China and Taiwan should find a lot of common ground after they join WTO over opposition to to the trade body's regulations that pry open markets and threaten to stamp out small enterprises, according to renowned American economist and author Hazel Henderson.
Henderson, in Taiwan to attend a conference on future studies, told the Taipei Times yesterday in an exclusive interview that once markets in China and Taiwan are opened to foreign competition by WTO entry small business will be swamped by big companies with enormous financial clout.
Opening the markets, "means the big companies ... and the big capital can come in and out price the smaller companies, out advertise the smaller companies and they will have the market power to do whatever they want," said Henderson.
Small-and-medium-sized enterprises (SMEs) make up the backbone of Taiwan's economy -- accounting for 97 percent of all the nation's enterprises -- and helped the nation weather the Asian financial crisis due to their small capitalization, low debt and flexibility. Across the strait, the Chinese government is struggling to streamline state-run industries, leading to growing unemployment figures but no guarantees local companies will be able to compete under the pressure of foreign competition.
"Both societies have a lot to lose for having stupid WTO rules," Henderson said. "Together they could really lobby the WTO very powerfully," she said.

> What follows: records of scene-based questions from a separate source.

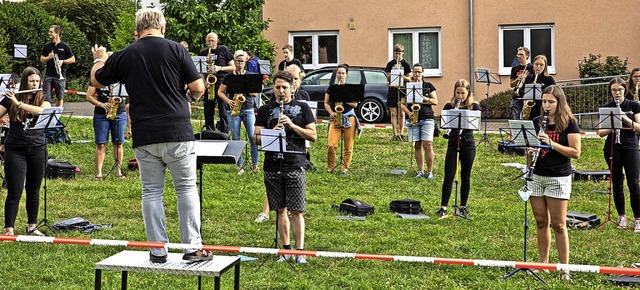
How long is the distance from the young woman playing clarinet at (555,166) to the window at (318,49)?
61.8 feet

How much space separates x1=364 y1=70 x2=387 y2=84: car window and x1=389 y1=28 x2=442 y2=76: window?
338 cm

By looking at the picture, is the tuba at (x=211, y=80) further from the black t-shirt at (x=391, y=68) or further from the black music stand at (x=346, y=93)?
the black t-shirt at (x=391, y=68)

In a Ministry of Economics 2000 white paper on SMEs, the government admits that small companies will have to form alliances with much larger firms to survive after WTO entry, and suggests that enterprises work to improve their international marketing, which is identified as a major weakness.
While the flaws Henderson sees in the WTO could be viewed as a boon to cross-strait ties, the organization's agreements "serve to subsidize a lowest common denominator economic playing field -- a vicious circle sliding into global warfare," she explains in a paper to be delivered at the conference starting tomorrow.

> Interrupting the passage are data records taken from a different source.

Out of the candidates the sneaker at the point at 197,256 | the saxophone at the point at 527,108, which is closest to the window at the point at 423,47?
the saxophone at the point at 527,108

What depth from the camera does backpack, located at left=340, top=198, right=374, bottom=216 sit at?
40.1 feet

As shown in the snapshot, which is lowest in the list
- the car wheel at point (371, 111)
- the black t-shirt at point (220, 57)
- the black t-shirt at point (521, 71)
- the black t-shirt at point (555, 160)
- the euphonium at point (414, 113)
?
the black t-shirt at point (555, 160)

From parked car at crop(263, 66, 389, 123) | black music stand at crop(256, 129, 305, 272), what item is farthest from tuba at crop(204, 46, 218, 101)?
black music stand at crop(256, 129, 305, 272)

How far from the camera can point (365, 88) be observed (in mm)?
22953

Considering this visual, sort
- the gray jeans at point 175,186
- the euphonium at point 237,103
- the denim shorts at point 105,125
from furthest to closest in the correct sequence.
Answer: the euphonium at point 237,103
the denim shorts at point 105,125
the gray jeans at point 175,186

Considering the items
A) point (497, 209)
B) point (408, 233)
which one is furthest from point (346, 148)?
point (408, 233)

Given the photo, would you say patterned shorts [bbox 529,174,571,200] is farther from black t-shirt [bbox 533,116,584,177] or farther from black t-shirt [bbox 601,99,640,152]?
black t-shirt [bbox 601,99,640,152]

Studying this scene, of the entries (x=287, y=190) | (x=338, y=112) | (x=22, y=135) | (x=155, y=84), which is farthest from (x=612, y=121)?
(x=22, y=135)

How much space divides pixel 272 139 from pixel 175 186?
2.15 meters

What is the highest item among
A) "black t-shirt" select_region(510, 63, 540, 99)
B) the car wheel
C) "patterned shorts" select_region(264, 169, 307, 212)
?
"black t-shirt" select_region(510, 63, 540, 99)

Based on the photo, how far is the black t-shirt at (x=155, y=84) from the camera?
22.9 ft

Indeed Henderson believes that "... much of today's world trade involves irrational transportation of similar, below-full-cost goods, subsidized by tax-supported transportation and energy infrastructure." Below-full-cost pricing is where companies and governments fail to include the costs of human and environmental capital thereby distorting long-term costs, explained Henderson.

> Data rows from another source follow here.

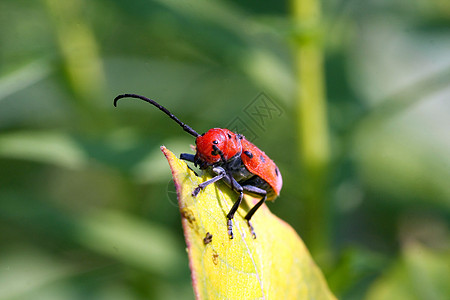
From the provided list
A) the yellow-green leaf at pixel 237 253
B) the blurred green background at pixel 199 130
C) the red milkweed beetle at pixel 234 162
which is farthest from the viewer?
the blurred green background at pixel 199 130

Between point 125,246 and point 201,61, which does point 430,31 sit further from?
point 125,246

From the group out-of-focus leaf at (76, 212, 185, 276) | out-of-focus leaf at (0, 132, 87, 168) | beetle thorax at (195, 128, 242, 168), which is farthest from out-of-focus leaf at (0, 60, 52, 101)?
beetle thorax at (195, 128, 242, 168)

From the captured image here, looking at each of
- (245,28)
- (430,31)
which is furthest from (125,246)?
(430,31)

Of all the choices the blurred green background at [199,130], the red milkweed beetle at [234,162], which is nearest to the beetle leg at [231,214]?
the red milkweed beetle at [234,162]

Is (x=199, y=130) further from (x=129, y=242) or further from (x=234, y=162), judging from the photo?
(x=234, y=162)

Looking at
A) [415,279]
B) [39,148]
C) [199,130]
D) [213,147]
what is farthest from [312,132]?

"Once you include in the price system all of these social and environmental costs it automatically pushes you to a longer-term calculation," she said.
"The problem with a lot of the companies in the old economy chemicals, construction, nuclear, fossil fuels ... is that they sometimes don't know the costs they have overhanging their balance sheets," Henderson said.
The recent decision by the government to scrap the Fourth Nuclear Power Plant due to the environmental costs of storing nuclear waste and safety of future generations could be viewed as an example of full-cost pricing.
Some also say that the future budget for an alternative power plan is below full-cost because it does not include the higher cost of fuel for the LNG plants.
Henderson will deliver a speech entitled "Economic Transition Paths to a New Age of Light: information, energy and matter" at a conference on futurism at Tamkang University from Nov. 5 to Nov. 7.